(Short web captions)
• • • • • • •
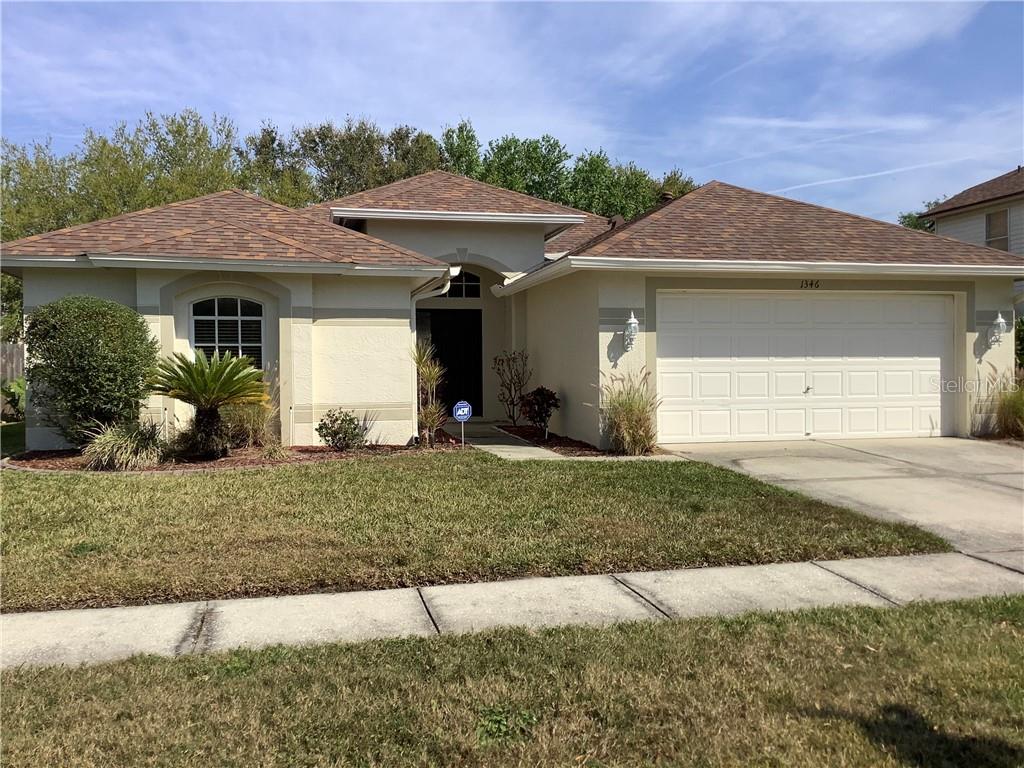 1346 HATCHER LOOP DRIVE Brandon, FL apartments for rent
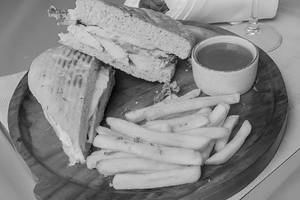 Kuban Multigrain Panini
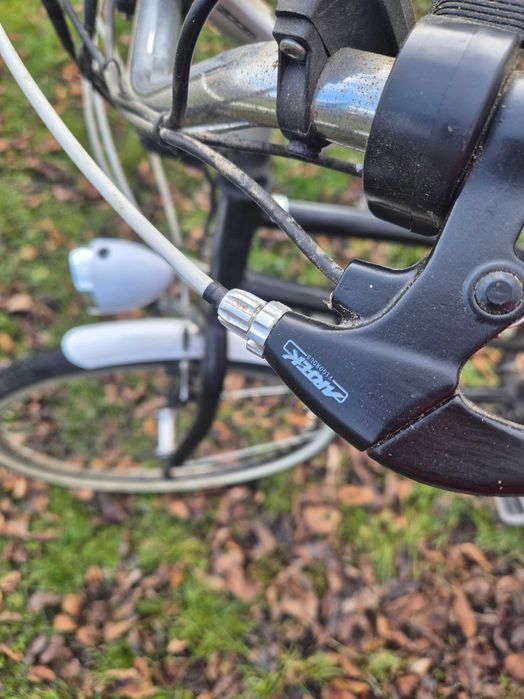 Rower tandem elektryczny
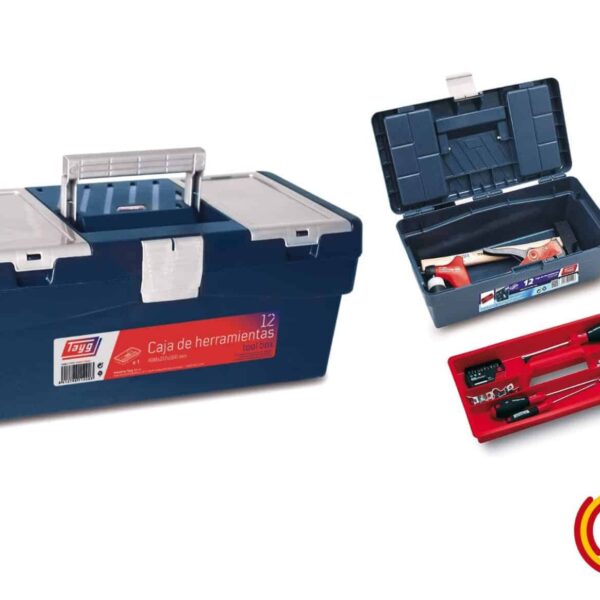 Tayg Plastic Toolbox
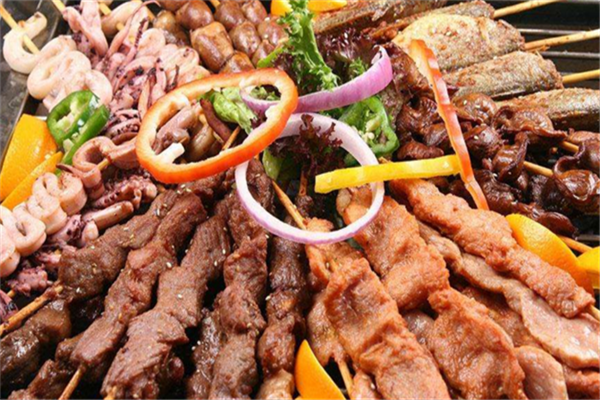 八九烤肉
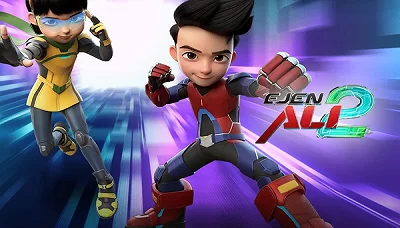 مامور علی ۲: ماموریت ساتریا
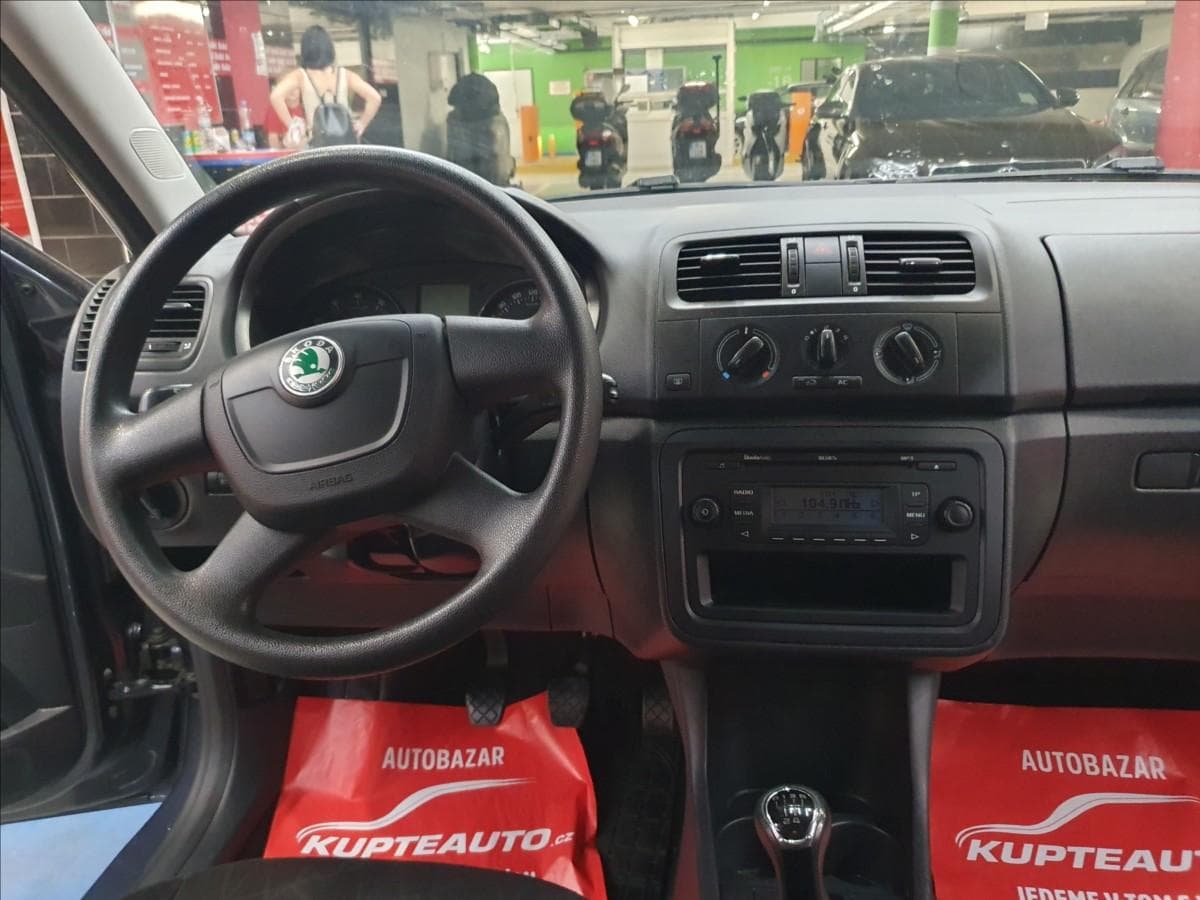 2012 Škoda FABIA - 8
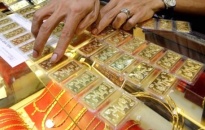 2.529 lượng vàng miếng được giao dịch trong tháng 7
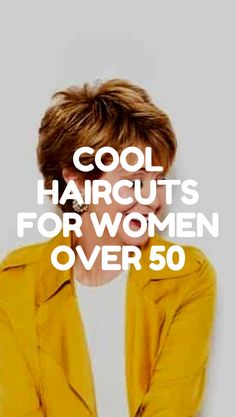 Haircuts for women by Jane pauley Cool Haircuts For Women, Hair For Beginners, Jane Pauley, Pixie Haircut Fine Hair, Haircuts For Women Over 50, Growing Out Short Hair Styles, Short Hair Over 60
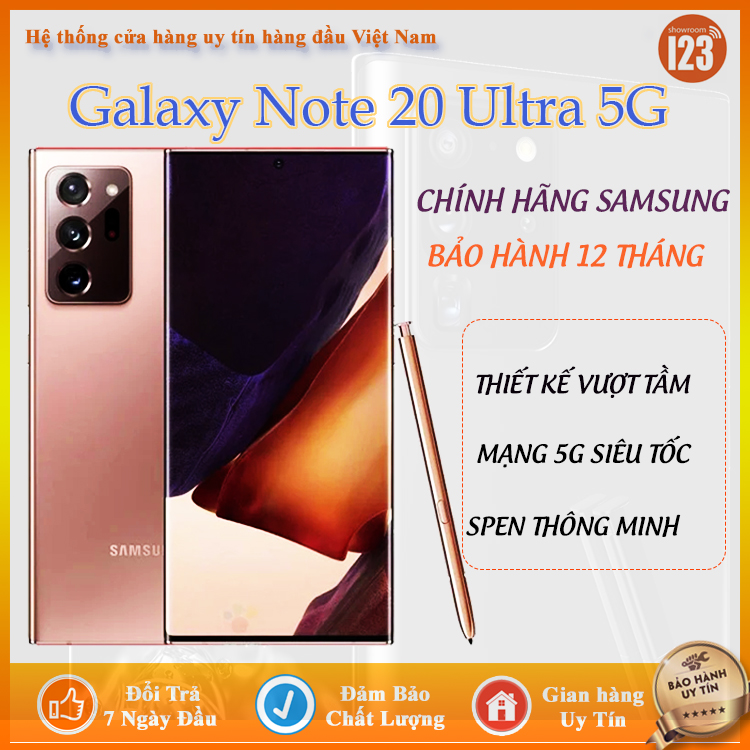 Samsung galaxy note 20 ultra 5g
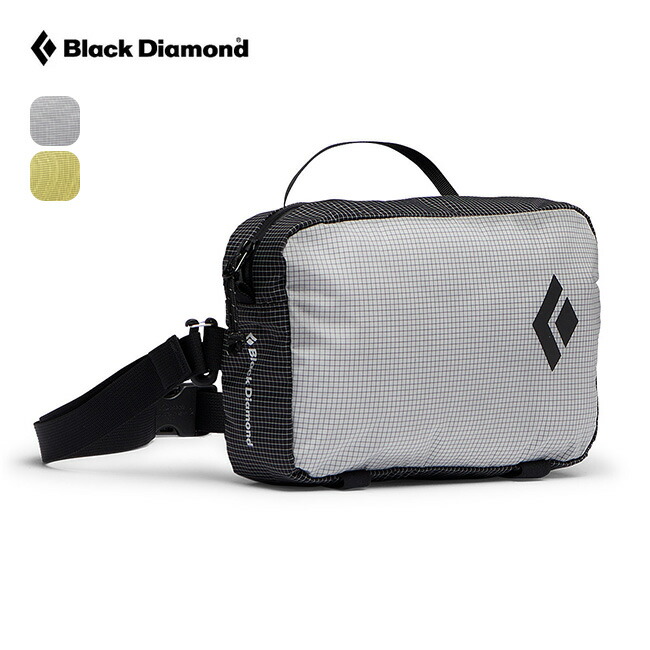 【楽天市場】ブラックダイヤモンド ベータライト サテライトバッグ Black Diamond BD56701 外付けバッグ バッグ ポーチ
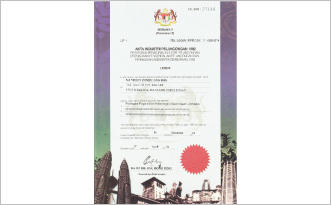 マレーシア政府公認のMM2H代理申請会社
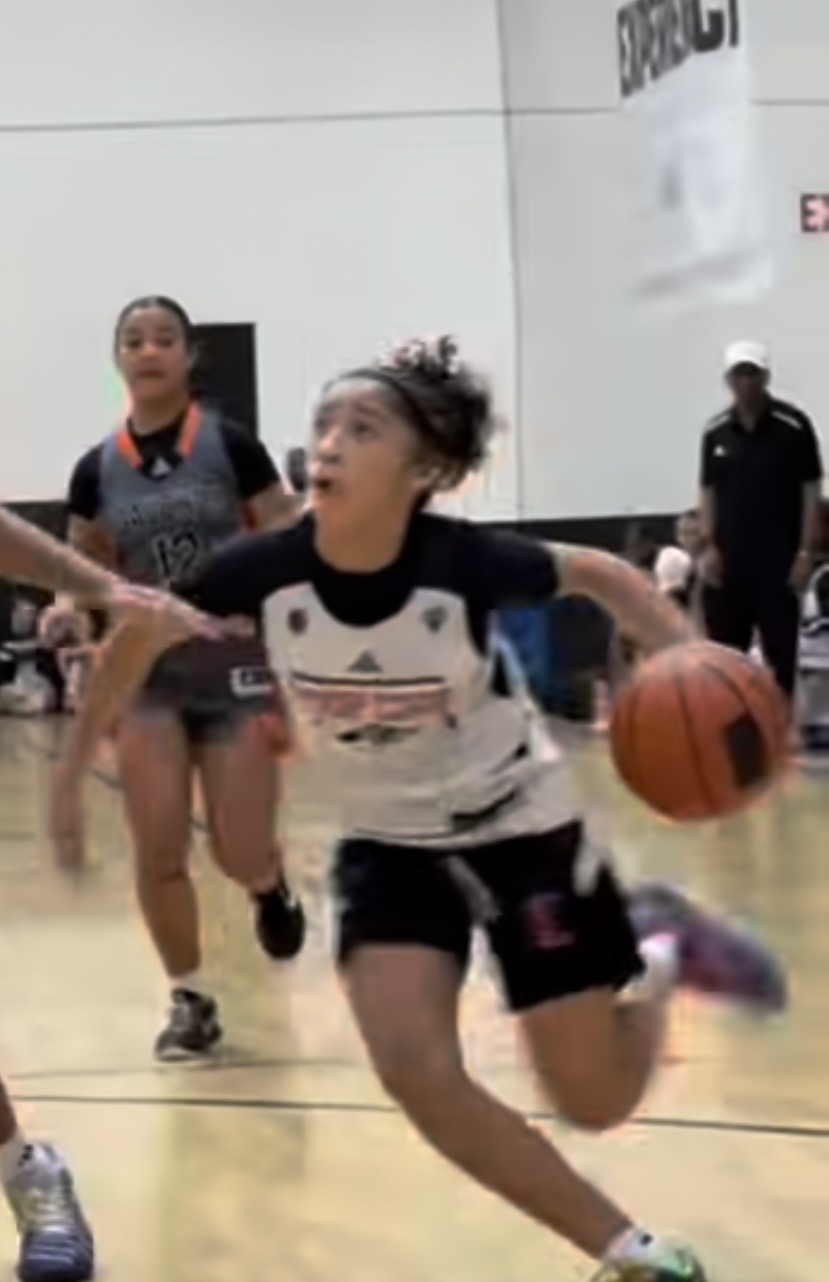 Inaiya Cruz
• • • • • • •
#### BRIEF:
Please print every record exactly, leaving out the pictures.

#### TASK ANSWER:
 1346 HATCHER LOOP DRIVE Brandon, FL apartments for rent
 Kuban Multigrain Panini
 Rower tandem elektryczny
 Tayg Plastic Toolbox
 八九烤肉
 مامور علی ۲: ماموریت ساتریا
 2012 Škoda FABIA - 8
 2.529 lượng vàng miếng được giao dịch trong tháng 7
 Haircuts for women by Jane pauley Cool Haircuts For Women, Hair For Beginners, Jane Pauley, Pixie Haircut Fine Hair, Haircuts For Women Over 50, Growing Out Short Hair Styles, Short Hair Over 60
 Samsung galaxy note 20 ultra 5g
 【楽天市場】ブラックダイヤモンド ベータライト サテライトバッグ Black Diamond BD56701 外付けバッグ バッグ ポーチ
 マレーシア政府公認のMM2H代理申請会社
 Inaiya Cruz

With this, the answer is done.